Gore spoke to about 200 World War II era veterans, half of whom were in wheelchairs, assembled in an activity room at the Iowa Veteran’s Home.
“I know, as so many of you do, what it’s like to leave home for a war zone. I don’t claim that my military experience matches in any way what others here have been through, or that my skills as a soldier could rival those now standing guard…But I can and do understand what many others feel in their hearts as they leave their families to defend their country,” Gore said.
Gore said the next President must get the U.S. Senate to ratify the nuclear test ban treaty and get Congress to pay, in total, the dues America owes to the United Nations.
“Unfortunately, more and more each year, engagement abroad means a political struggle here at home.
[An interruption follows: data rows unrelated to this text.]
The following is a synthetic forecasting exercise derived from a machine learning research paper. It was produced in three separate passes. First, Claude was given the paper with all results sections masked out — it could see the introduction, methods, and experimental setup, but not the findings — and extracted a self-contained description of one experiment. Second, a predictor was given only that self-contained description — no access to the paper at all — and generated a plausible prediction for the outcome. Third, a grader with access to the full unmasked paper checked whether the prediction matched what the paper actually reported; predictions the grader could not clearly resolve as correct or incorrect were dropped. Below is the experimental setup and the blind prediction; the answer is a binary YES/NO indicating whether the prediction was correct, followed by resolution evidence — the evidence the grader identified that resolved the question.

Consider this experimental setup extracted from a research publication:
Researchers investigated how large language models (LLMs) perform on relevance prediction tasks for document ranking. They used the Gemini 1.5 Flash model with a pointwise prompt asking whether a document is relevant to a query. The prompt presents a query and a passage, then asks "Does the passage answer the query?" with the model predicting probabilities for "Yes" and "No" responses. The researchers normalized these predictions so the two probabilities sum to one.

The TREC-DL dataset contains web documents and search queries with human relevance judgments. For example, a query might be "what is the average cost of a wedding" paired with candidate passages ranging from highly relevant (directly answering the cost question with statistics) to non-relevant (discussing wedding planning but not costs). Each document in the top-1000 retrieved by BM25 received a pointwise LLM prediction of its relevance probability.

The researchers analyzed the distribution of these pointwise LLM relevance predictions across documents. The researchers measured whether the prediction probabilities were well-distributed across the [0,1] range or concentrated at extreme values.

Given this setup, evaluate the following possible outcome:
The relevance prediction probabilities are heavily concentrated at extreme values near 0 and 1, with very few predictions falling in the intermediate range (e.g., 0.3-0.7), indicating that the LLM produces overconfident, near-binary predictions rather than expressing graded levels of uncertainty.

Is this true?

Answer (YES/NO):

When Congress risks our vote at the United Nations by refusing to pay our dues, that does not honor the service of our veterans,” Gore said.
Gore also promised to redouble international diplomatic efforts and boost U.S. investments in other democracies around the globe.
“History teaches us that an ounce of prevention is worth a mighty arsenal of cure,” Gore said.
Gore spoke vaguely of providing the U.S. military with the support necessary to “deter and, if necessary, reverse aggression,” but he did not provide specific examples of weapons programs or military pay proposals.